However, Pete stayed at Kiss and (with a helping hand from Danny Rampling) created a new weekly specialist show under the ‘House Nation’ banner. Throughout 1995 Pete was one of the regular presenters of BPM, ITV’s Saturday night dance show. In the same year, Pete released the compilation album ‘Sherbert’ which entered the National Compilation Chart at number FOUR. The now infamous club ‘Sherbert’ was born, and in just one year became one of London’s most cutting edge clubs Pete was asked by Pete Tong to guest on ‘The Essential Mix’ on BBC Radio 1, one of the nations most listened to dance shows. Pete is currently found presenting on KISS 100 FM between 8pm and 10pm on Thursday evenings, deemed to be cult listening by clubbers all over London and beyond. He is also co-presenter of the weekly ‘Mixmag Big Tunes’ show, produced in conjunction with ‘Mixmag’ magazine, and ‘aired’ on Kiss 100 FM on Saturday afternoons between 6pm and 7pm. At the beginning of 1997, he signed as the new weekly resident at Laurence Malice’s legendary club TRADE (replacing ‘Tall Paul’).

Pete featured on ‘TRADE Volume 4’, and was one of the DJ’s top take the club on it’s first WORLD tour in 1998 to Australia and South Africa, as well as the clubs first comprehensive tour of the UK. In 1997, Pete was also a regular guest Presenter on ITV’s ‘Club Nation’…he completed the mixed version of the T.E.C. album “The sound of the hover”, and had singles released with the ‘Tinrib’ records and ‘Shift’ recordings. Pete’s remixing career continued with Dye Witness’s “What would you like to hear again?” proving a huge success for ‘Tidy Trax’ records in September. In 1998 — Pete spent more time in the studio, completing remixes of ‘Jocelyn Brown & Voodoo Possee’s’ “Love is..”, and a new mix of ‘99th Floor Elevator’s’ “Hooked on Love” (now signed for a ’99 release). 1998 also saw the first ever ‘Trade Residents EP’, which featured Pete’s track “Beauty Magnet” alongside contributions from the other Trade Resident DJ’s — Alan Thompson, Malcolm Duffy, Steve Thomas, Tony De Vit, and Ian M. Sadly, this “first ever…” project on the revitalised ‘Trade’ record label would feature the last track that Tony recorded.

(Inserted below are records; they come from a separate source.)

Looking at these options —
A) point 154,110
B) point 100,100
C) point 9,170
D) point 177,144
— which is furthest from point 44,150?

It was thought appropriate that the release should be a tribute to Tony — it’s perhaps fitting therefore that the ‘Trade EP’ has now sold in excess of 30 thousand copies… But as Pete completed ’98, his second year as a ‘Trade’ resident — his most significant news was of his record deal with ‘Tripoli Trax’ Records. And Pete’s debut single (“The Lizard Queen” / “Tragically Glamorous”) for the label was one of their best selling releases that year. It was not only this increase in Pete’s commitment to his work in the recording studio in ’98, but also an incredible demand for his DJ sets that led him to drastically cut down his work as a Journalist and Presenter for BBC News and Current Affairs. 1998 saw Pete not only being booked for ‘headline’ gigs for the first time in the USA, Canada, and Israel, but also a sharp increase in European bookings. And no amount of good publicity can account for the phenomenal demand for Pete to return to ‘headline’ the ‘Trade ’98 African’ tour, seven weeks after his first-EVER appearance there. (Pete returned to South Africa, touring ‘solo’ — without any club backing — in January 1999). Pete rose 14 places (to No 41) on the ‘World Top 100 DJ Chart’ in DJ Magazine.